*** Information provided ***
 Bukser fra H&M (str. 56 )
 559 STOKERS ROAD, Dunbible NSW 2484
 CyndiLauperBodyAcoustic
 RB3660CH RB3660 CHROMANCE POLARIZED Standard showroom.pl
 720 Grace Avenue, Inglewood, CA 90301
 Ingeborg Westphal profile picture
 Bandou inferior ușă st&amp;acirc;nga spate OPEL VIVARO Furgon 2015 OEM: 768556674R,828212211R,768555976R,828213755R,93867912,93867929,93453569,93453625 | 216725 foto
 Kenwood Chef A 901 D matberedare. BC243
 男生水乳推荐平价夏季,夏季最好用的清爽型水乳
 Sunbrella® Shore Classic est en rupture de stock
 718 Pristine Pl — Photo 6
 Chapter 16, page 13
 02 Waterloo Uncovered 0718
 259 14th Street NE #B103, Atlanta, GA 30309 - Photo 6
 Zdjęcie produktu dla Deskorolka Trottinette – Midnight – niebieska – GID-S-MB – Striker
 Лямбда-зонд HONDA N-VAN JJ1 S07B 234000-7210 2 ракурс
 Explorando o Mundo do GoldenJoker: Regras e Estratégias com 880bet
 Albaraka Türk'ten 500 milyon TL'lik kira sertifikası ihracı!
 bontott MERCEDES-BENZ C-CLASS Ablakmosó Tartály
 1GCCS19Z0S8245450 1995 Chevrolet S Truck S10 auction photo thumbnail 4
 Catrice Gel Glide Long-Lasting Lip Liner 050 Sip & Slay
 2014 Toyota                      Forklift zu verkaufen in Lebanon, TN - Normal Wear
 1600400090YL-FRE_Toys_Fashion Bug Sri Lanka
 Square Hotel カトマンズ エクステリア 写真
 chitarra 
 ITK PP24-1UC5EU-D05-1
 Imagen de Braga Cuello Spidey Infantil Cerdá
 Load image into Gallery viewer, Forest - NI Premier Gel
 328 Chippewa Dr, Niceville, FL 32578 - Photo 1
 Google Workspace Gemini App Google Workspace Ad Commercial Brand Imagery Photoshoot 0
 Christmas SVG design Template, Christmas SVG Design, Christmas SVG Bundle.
***
**Work to be completed**
Copy out the listing above, line by line and exactly, from its first line to the line holding "1GCCS19Z0S8245450 1995 Chevrolet", inclusive.

**Problem solution**
 Bukser fra H&M (str. 56 )
 559 STOKERS ROAD, Dunbible NSW 2484
 CyndiLauperBodyAcoustic
 RB3660CH RB3660 CHROMANCE POLARIZED Standard showroom.pl
 720 Grace Avenue, Inglewood, CA 90301
 Ingeborg Westphal profile picture
 Bandou inferior ușă st&amp;acirc;nga spate OPEL VIVARO Furgon 2015 OEM: 768556674R,828212211R,768555976R,828213755R,93867912,93867929,93453569,93453625 | 216725 foto
 Kenwood Chef A 901 D matberedare. BC243
 男生水乳推荐平价夏季,夏季最好用的清爽型水乳
 Sunbrella® Shore Classic est en rupture de stock
 718 Pristine Pl — Photo 6
 Chapter 16, page 13
 02 Waterloo Uncovered 0718
 259 14th Street NE #B103, Atlanta, GA 30309 - Photo 6
 Zdjęcie produktu dla Deskorolka Trottinette – Midnight – niebieska – GID-S-MB – Striker
 Лямбда-зонд HONDA N-VAN JJ1 S07B 234000-7210 2 ракурс
 Explorando o Mundo do GoldenJoker: Regras e Estratégias com 880bet
 Albaraka Türk'ten 500 milyon TL'lik kira sertifikası ihracı!
 bontott MERCEDES-BENZ C-CLASS Ablakmosó Tartály
 1GCCS19Z0S8245450 1995 Chevrolet S Truck S10 auction photo thumbnail 4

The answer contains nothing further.